Ke-10 atlet putra yang dipersiapkan adalah
Johanes Kristopel Pelupessy (kelas -66kg), Budi Prasetyo (-66kg), Iksan Apriyadi (-73kg), I Kadek Pasek Karisna (-81kg), Tony Ricardo Manlolas (-90kg), Gregory Ignacilo Jeremy (-90kg), Gede Ganding Kabu Soethama (-100kg), I Gede Agastya Darma Wardana (-100kg), Embun Cahyono (nomor kata) dan Suliswanto (nomor kata). Sementara 10 atlet lainnya di kelompok putri adalah Amanah Nur Istiqomah ( -52kg), Ni Kadek Anny Pandini (-57kg,) Syerina (-63kg), I Gusti Ayu Putu Guna Kakihara (-70kg), Fania Farid (-70kg), Tiara Arta Garthia (-78kg), I Dewa Ayu Mira Widari (+78kg), Ike Faradiba Nurjannah (+78kg), Lie Grace Nathalia (kata dan Cynthia Trubus Octaviani (nomor kata). Mereka digembleng oleh empat pelatih yaitu Venny Pantouw, Luky Afari, Ade Sujana dan Suwarno Awaluddin.

Pada kesempatan tersebut, salah seorang atlet menanyakan soal asuransi perlindungan untuk atlet yang mengalami cedera atau sakit.

Semua Disiapkan

Menanggapi permintaan Tim Judo untuk penambahan jadwal TC di luar negeri, Staf Ahli Kemenpora, Samsudin menyatakan pihaknya perlu memastikan terlebih dahulu apakah try out sudah termasuk (include) di dalam anggaran Rp 7 miliar yang dialokasikan untuk persiapan Tim Judo atau tidak.

"Sesuai mekanisme aturan. Sepanjang anggaran yang sudah digunakan bisa dipertanggungjawabkan. Akan dibantu," papar Samsudin.

"Terkait soal asuransi untuk atlet sudah tercover dalam MoU antara PB PJSI selaku induk cabor dengan Kemenpora. Jadi dari total dana yang dialokasikan untuk membiayai persiapan judo ke SEA Games 2019, sebagian dana sifatnya cadangan anggaran untuk hal-hal yang bersifat emergensi. Nanti kalau sudah resmi dikukuhkan menjadi kontingen akan ada asuransi dari pemerintah. Pemerintah ingin semua disiapkan.
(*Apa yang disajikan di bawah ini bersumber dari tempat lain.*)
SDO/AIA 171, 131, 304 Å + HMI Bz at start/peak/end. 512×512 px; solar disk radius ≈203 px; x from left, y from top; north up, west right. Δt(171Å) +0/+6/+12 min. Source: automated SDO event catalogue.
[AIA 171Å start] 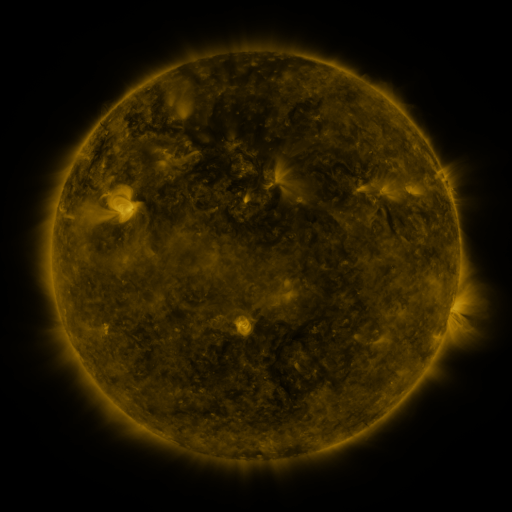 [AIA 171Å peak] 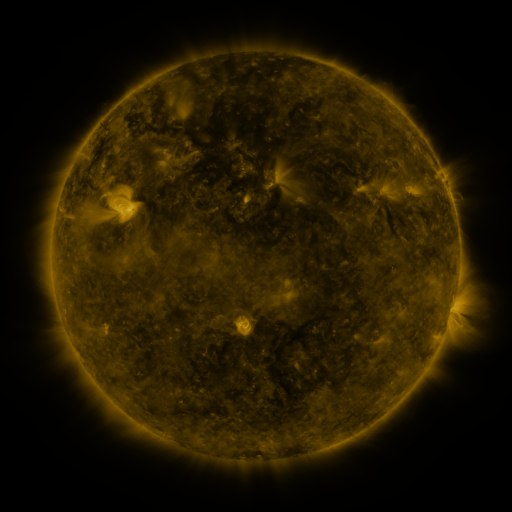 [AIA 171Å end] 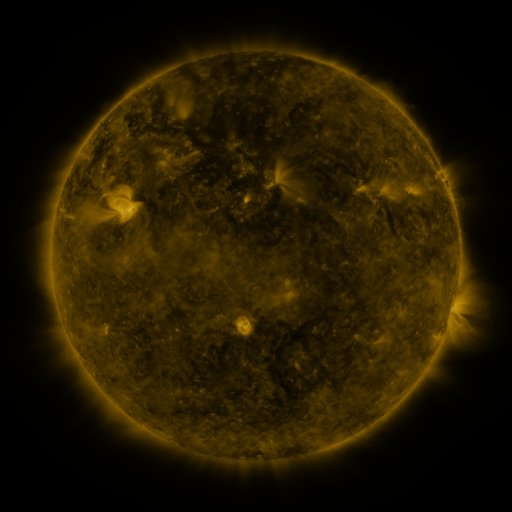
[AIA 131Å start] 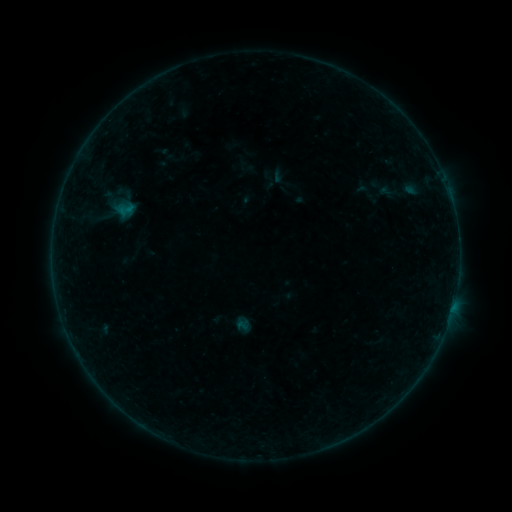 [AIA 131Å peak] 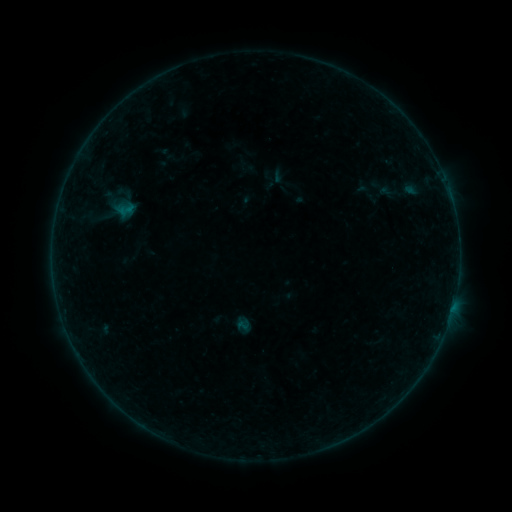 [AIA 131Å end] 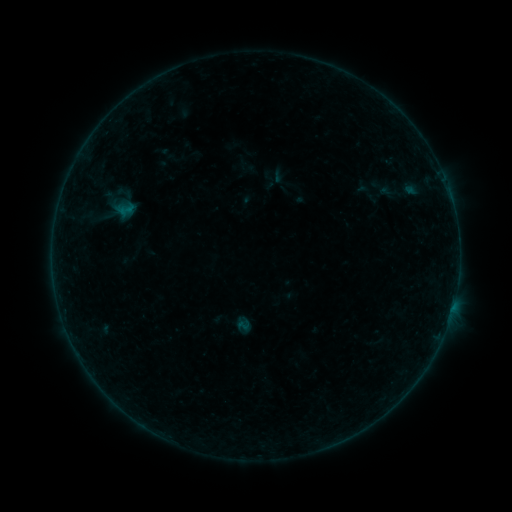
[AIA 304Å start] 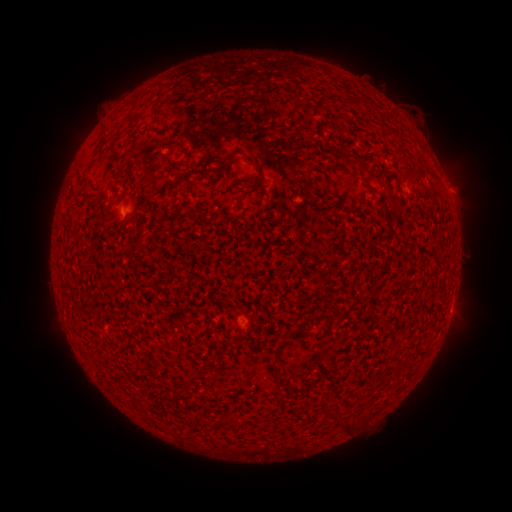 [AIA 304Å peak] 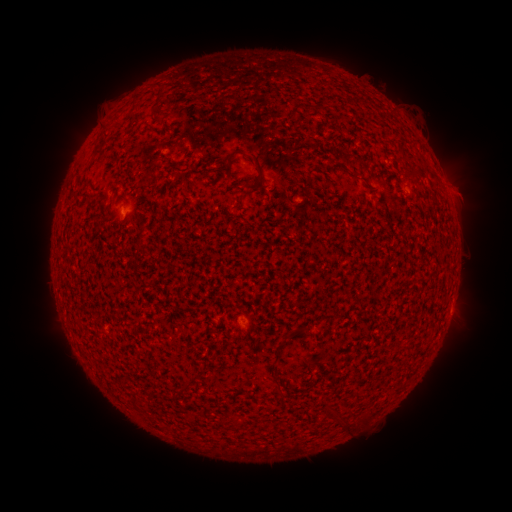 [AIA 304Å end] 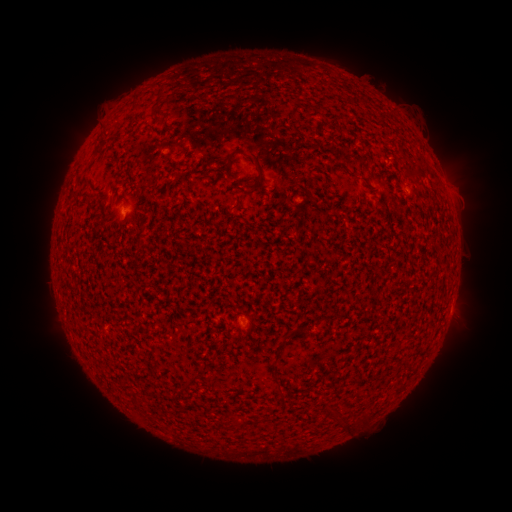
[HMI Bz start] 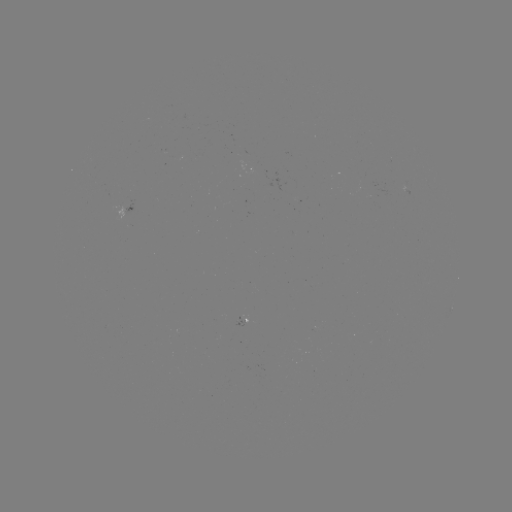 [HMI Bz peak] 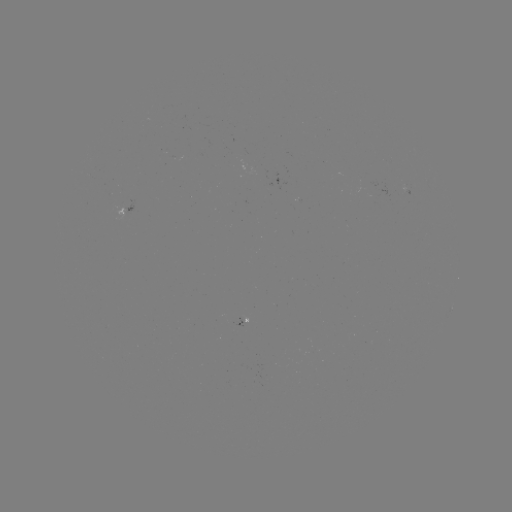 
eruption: <bbox>443, 169, 494, 217</bbox>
Walaupun anggaran relatif pas-pasan, namun bisa mengcover kebutuhan persiapan Tim Judo ke SEA Games 2019.

Samsudin menegaskan kegiatan Monev pelatnas cabor-cabor yang dipersiapkan ke SEA Games 2019 adalah untuk memfungsikan peran dari Perpres No 95 Tahun 2017 tentang BPON.

"Bahwa harus ada pengawasan terkait dengan pelatnas di semua cabor. Khusus kali ini yang ditinjau ada tiga cabor yaitu golf, sambo dan judo. Yang jelas kegiatan ini bertujuan untuk memastikan bahwa program pelatnas yang dilaksanakan cabor-cabor sudah berjalan dengan baik," kata Samsudin.
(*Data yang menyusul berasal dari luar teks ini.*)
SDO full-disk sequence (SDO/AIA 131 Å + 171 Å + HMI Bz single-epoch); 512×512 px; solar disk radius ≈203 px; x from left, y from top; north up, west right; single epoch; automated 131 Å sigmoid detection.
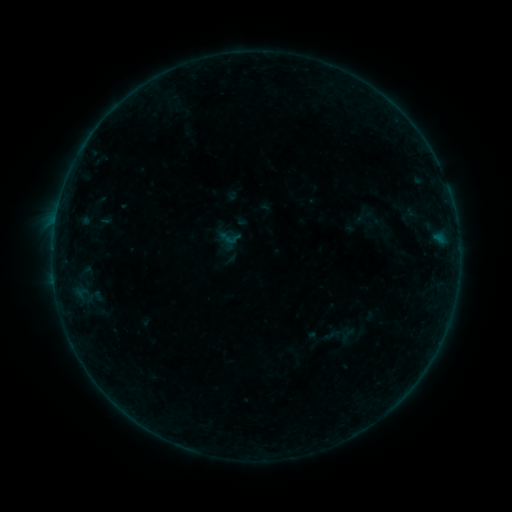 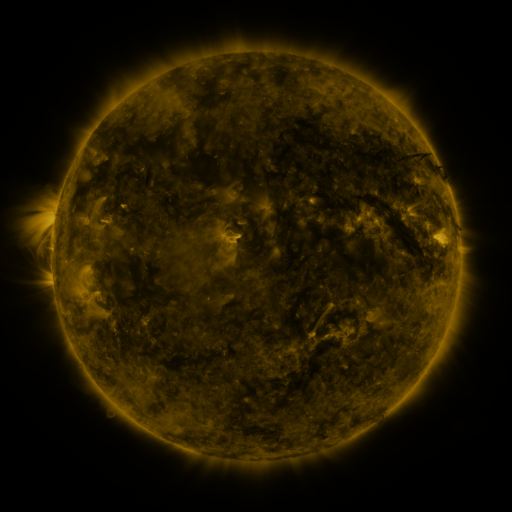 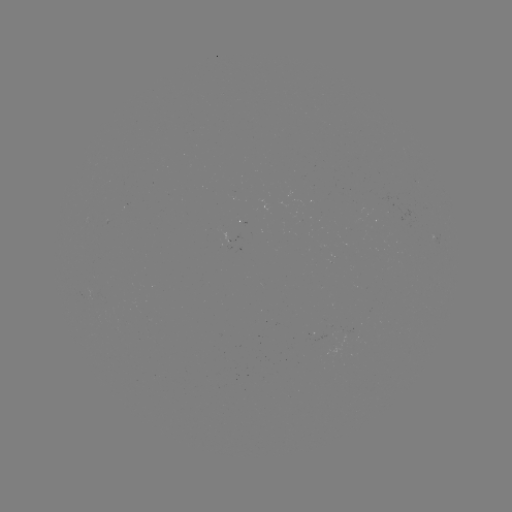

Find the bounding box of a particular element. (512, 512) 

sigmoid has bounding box [224, 230, 241, 247].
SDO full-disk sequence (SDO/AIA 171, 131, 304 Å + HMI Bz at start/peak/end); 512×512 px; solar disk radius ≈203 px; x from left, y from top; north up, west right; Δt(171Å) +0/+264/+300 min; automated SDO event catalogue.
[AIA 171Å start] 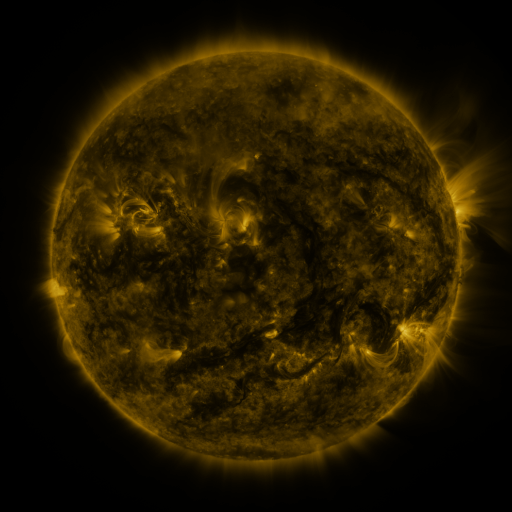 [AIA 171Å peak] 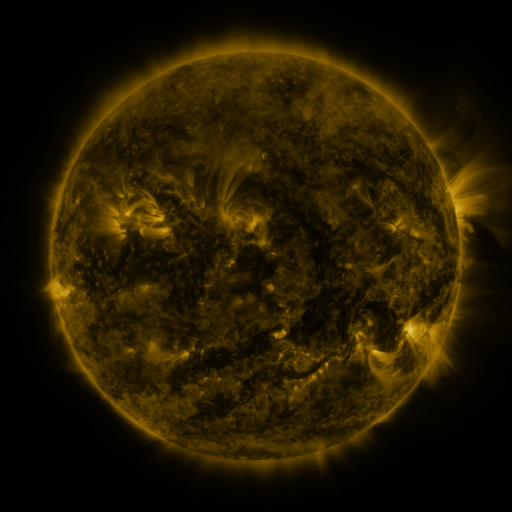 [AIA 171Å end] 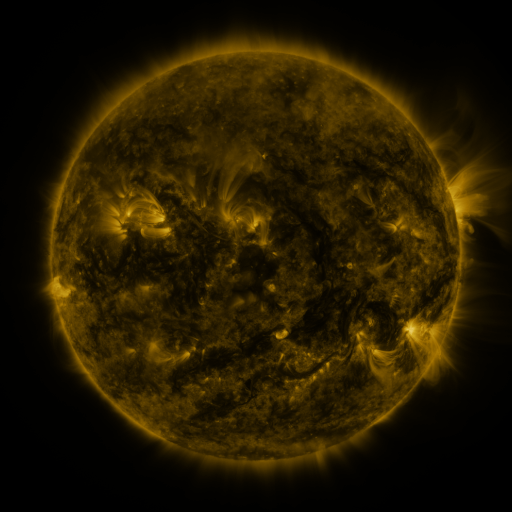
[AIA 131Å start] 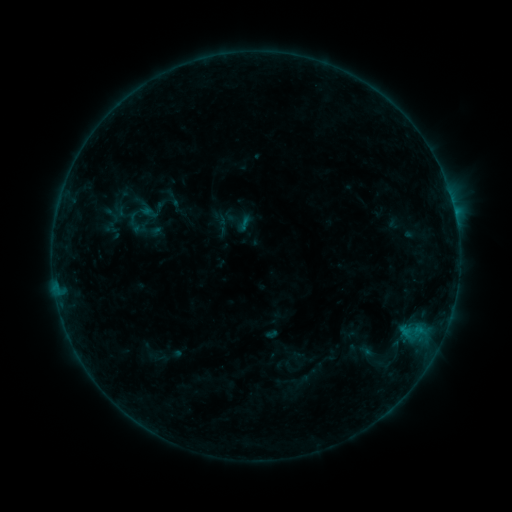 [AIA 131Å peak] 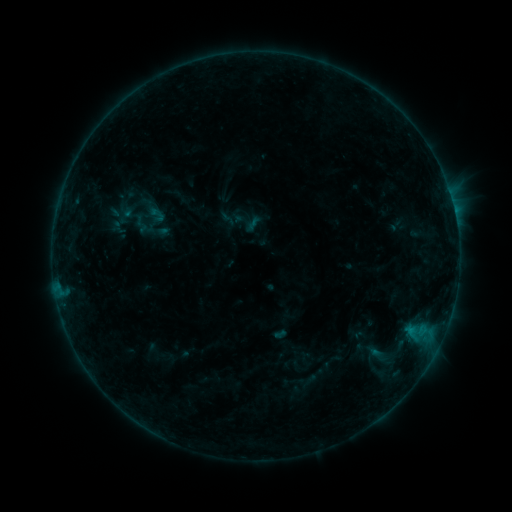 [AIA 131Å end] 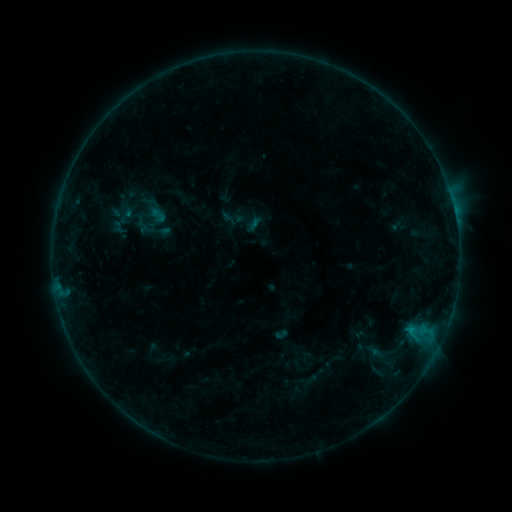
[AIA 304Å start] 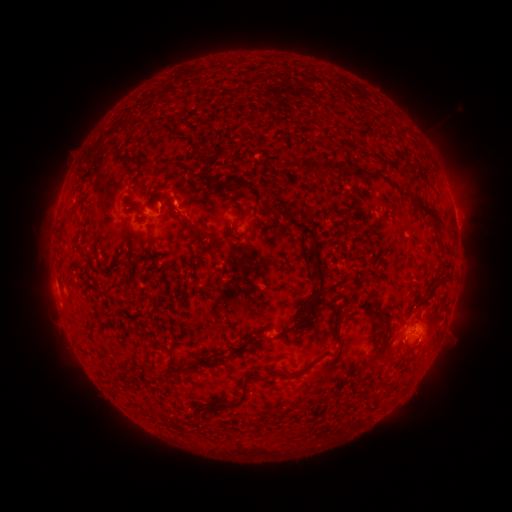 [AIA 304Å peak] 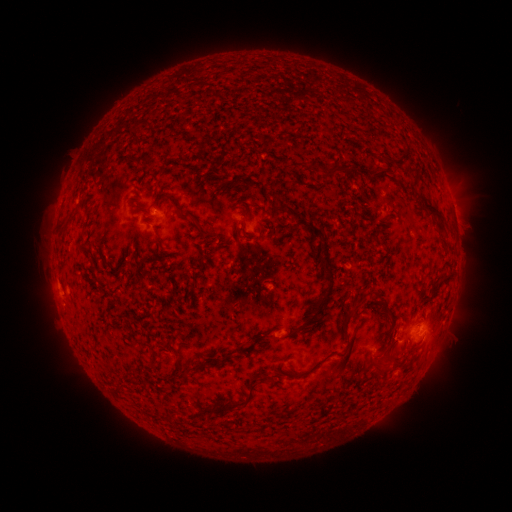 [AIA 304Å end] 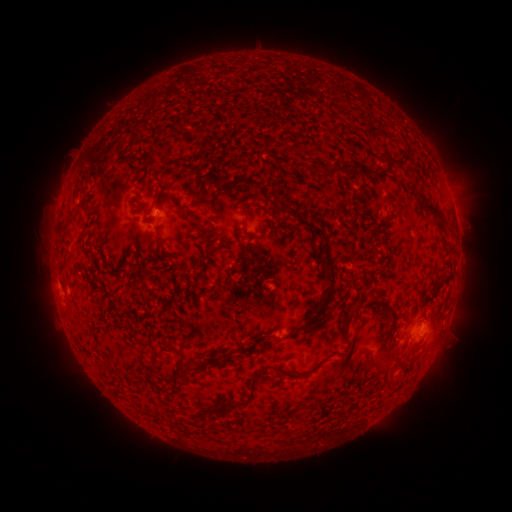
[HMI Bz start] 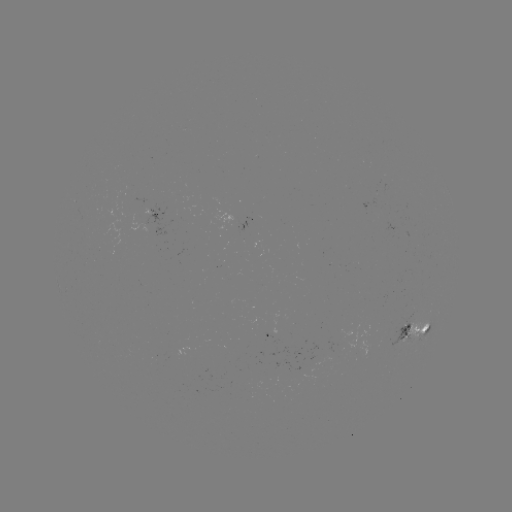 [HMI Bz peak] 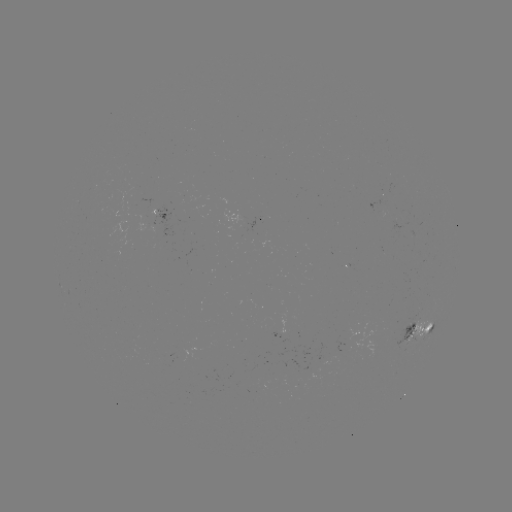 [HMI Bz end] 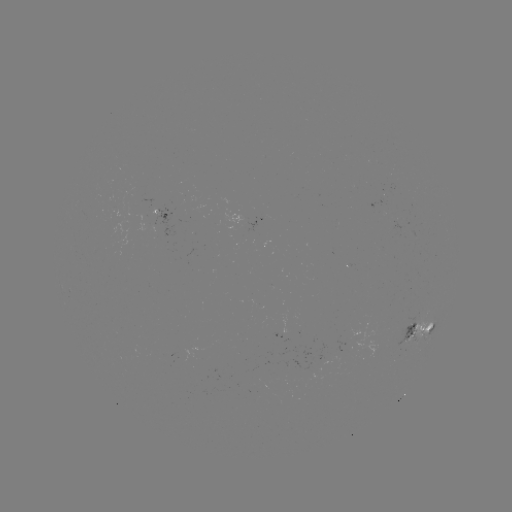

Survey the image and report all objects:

"Kita tidak ingin apa yang sudah dijanjikan oleh cabor kepada Kemenpora selaku pemegang kebijakan dan regulasi tidak berjalan dengan baik. Makanya kita harus mendatangi secara langsung untuk melihat secara langsung bagaimana proses pelatihannya kemudian bagaimana persiapannya, bagaimana optimisme untuk meraih medali dan permasalahan apa yang muncul. Alhamdulilah semua berjalan dengan baik. Memang masih ada beberapa masalah tetapi relatif kecil. Bisa kita atasi dalam waktu yang tepat," pungkasnya.

Samsudin memastikan seluruh pelatnas cabor yang dipersiapkan ke SEA Games 2019 akan dimonitor dan dievaluasi.